I was doing a linear algebra assignment on vectors but I came across with some doubts. One of the problems says Find the module of a vector $\vec{w}$ if $\vec{c} =(-2;3)$ is perpendicular to $\vec{a}$ , $\langle \vec{a} +2 \vec{w}$ , $\vec{c}\rangle =2 \sqrt{13}$ and the angle formed by $\vec{w}$ and $\vec{c}$ is $60^\circ$
I don't know how to do it because it seems like there are many unknowns. I know that the product between two perpendicular vectors is equal to $0$. But how can I solve it?
Thanks
As you mentioned, the geometric angle between vectors (in Euclidean space, at least) can be related to their inner product.

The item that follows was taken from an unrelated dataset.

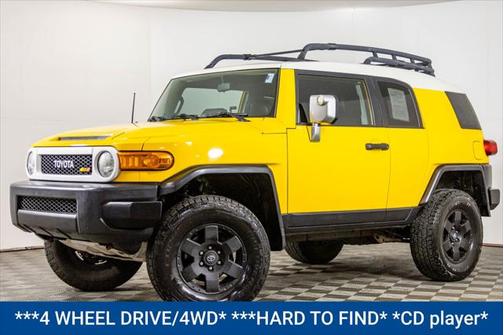 2007 Toyota FJ Cruiser Base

The gist of the solution is to use the identities
\begin{align} \langle\vec{u}, \vec{v}\rangle &= uv\cos(\theta) \\ \langle\vec{u}, \vec{v}\rangle &= u_1 v_1 + u_2 v_2 \\ \langle\vec{u} + \vec{v}, \vec{w}\rangle &= \langle\vec{u},\vec{w}\rangle + \langle\vec{v},\vec{w}\rangle \end{align}
in order to turn the given information
\begin{align} \langle \vec{a},\vec{c}\rangle &= 0 \\ \langle \vec{a} + 2\vec{w}, \vec{c} \rangle &= 2\sqrt{13} \\ \langle \vec{w}, \vec{c} \rangle &= wc\cos(60^{\circ}) \end{align}
into an expression for $\vec{c}$ in terms of your basis for $\mathbb{R}^2$.